Holy crap.
So, I’m sending the finished — no, really — manuscript out to my editor next week. The cover is in the final formatting stages. I have a marketing plan and budget in place. And yesterday I started working on Book II. Sort of.
Book II was in a bunch of old folders on a hard drive, still in Wordperfect format. Somewhere, I knew, I had notes. So, into the garage, and after a little digging:
Found ’em.
This is my process. I have boxes of this. Notes, flow charts, sketches, beat sheets. One of the reasons that the Outworlders saga (which is what I’m calling this) is so well-researched, and the worldbuilding so bombproof, is that I’ve been working on it for about twenty years, not counting a ten-year break in the middle.
And check this out — the original typewritten manuscript, from high school:
With corrections from my English teacher, and entire hand-jammed chapters wedged in there. Because, high school.
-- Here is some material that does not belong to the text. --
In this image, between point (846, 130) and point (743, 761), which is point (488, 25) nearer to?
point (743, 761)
At the bottom of the box, a 3.5″ floppy with apparently FIVE BOOKS on it, all in .wpd. I have no idea how to get at this. Also, along with it, a flow chart for a sequel apparently called “Coin of the Realm,” a sketch of the MC, and for some reason a picture of a younger, much more buff me, replete with beer and douchebag wife-beater shirt. Ah, youth. I’m guessing 1992 or 1993. I would have been doing stunt work and modeling back then.
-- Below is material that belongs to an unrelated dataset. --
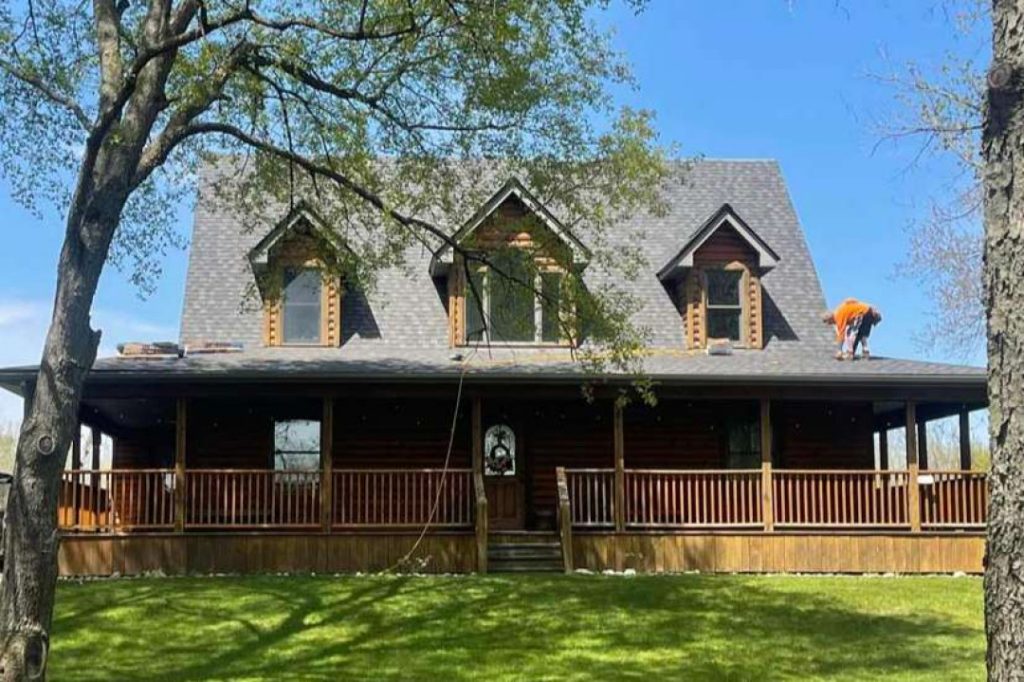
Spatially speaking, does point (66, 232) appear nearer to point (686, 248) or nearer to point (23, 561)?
point (23, 561)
I want to say the artist used me as the model, but I’m also a vain son of a bitch so it’s the kind of conclusion I’d draw.
I am sitting on, conservatively, half a million words of worldbuilding, and not counting old writings; I mean probably a thousand or so pages’ worth of non-narrative musings, backstory, series arc, plots, charts and descriptions of the planets in their courses, and holy crap, an entire language that I constructed for the Faerie that makes up about a hundred journal pages of notes and translations alone, with its own syntax, patterns, lettering and Romanized equivalences. Boxes upon boxes.
So the lesson here, as I see it, is never throw anything away. Keep everything you ever write. Trust me on this. Your ideas will come back and speak to you across the ages. And when they do, listen to them. They may not be done telling your stories, yet.